> _Text block_:
=== Section Start ===

The strength of tradition is that it reinforces what we’ve learned to empower us to build. You remember the Isaac Newton quote? The one about how his achievements were only possible because he stood on the shoulders of giants? Dude was one of the parents of classical mechanics and crucial to our understanding of the universe, and here he was saying “hey, I only got here because of people so much greater than me.”
Tradition is huge, but the problem with tradition is that sometimes, maybe people invented traditions because of incomplete understandings of something, and then we’re not reinforcing our ability to build well, we’re reinforcing our bad habits and building something inherently flawed.
In game design, there are a lot of traditions. I’m lucky enough to have friends at all sorts of game studios, and so many studios have so many different traditions. You’ve got studios that absolutely refuse to work with producers, for instance, so they spend a hundred million more dollars making a game than they need to and releasing every 5 years instead of every 3. You’ve got studios that have learned how to make a gun feel the way it should and those studios export that knowledge to their partners. Sometimes the tradition’s bad, sometimes, the tradition’s good.
On occasion, I’ve heard people say things like “this team is doing really amazing work because they don’t know what they’re not supposed to be able to do.” In the book Seeing Like a State, James C. Scott argues that there are two kinds of knowledge, which he dubs metis and techne. Metis, he says, is practical knowledge.
Poorly explained, metis is like… if you’re a farmer who grows wheat in a particular space in Kansas, you have knowledge of soil conditions and weather patterns that are difficult to accurately quantify. That knowledge becomes intuitive. You could live with it for a hundred years and be the greatest scientist in the world and there’s just some stuff that you can’t write down.
Explained even worse, techne is basically, like, rules n’ formulas and stuff. You say hey, this ought to work because science says it ought to work, we have all the rules and graphs and numbers.
The problem, as Scott pointed out in one of his books (either Against the Grain or Seeing like a State, I forget), was that when European scientists went to Africa to teach Africans how to farm in Africa, a place with the Africans knew a great deal better than the people who were from an entirely different continent with different soil and plants and weather, a lot of the crops died. Things just didn’t work. The ‘rules’ of effective farming for Europeans just did not work as well as the methods that had been adapted and handed down over centuries.
But, hey, those same scientific principles got us into space, so it’s not all bad.

=== Section End ===

> _What you will do_:
**A)** Write out the post on tradition from "Explained even worse, techne" to "graphs and numbers.".
**B)** In the post on tradition, what two kinds of knowledge does James C. Scott name in Seeing Like a State?
The listing after this point is separate material, unrelated to the post on tradition.

> _Provided data_:
=== Section Start ===

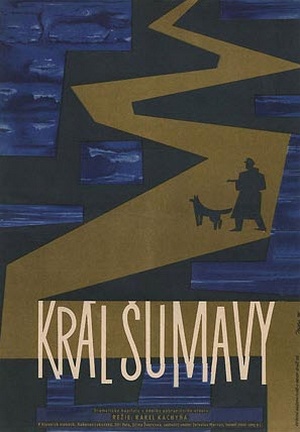 King of Sumava / Král Sumavy (1959) Karel Kachyna, Radovan Lukavský, Jirí Vala, Jirina Svorcová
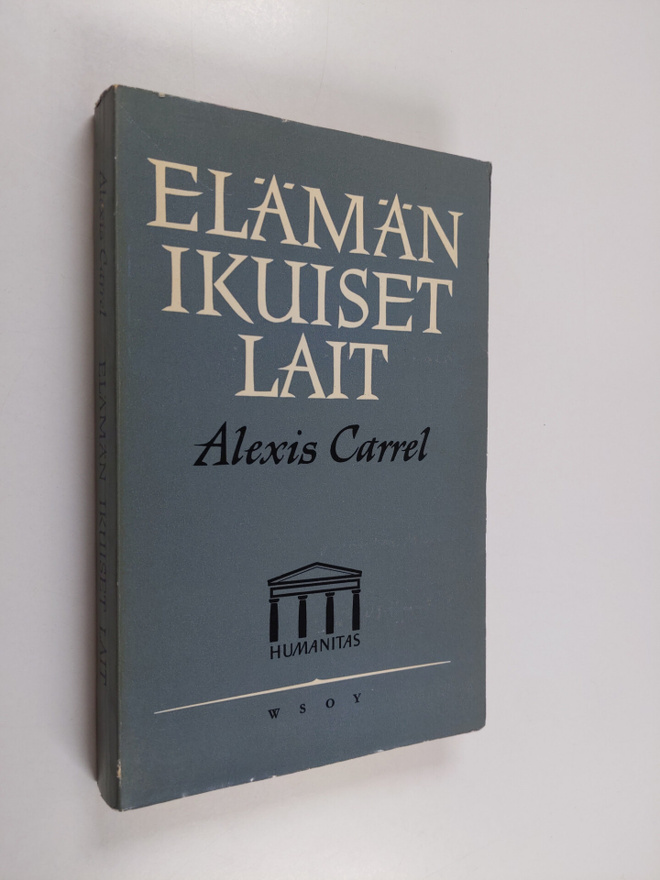 Alexis Carrel : Elämän ikuiset lait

=== Section End ===

> _List of answers_:
**A)**
Explained even worse, techne is basically, like, rules n’ formulas and stuff. You say hey, this ought to work because science says it ought to work, we have all the rules and graphs and numbers.

**B)** Metis and techne.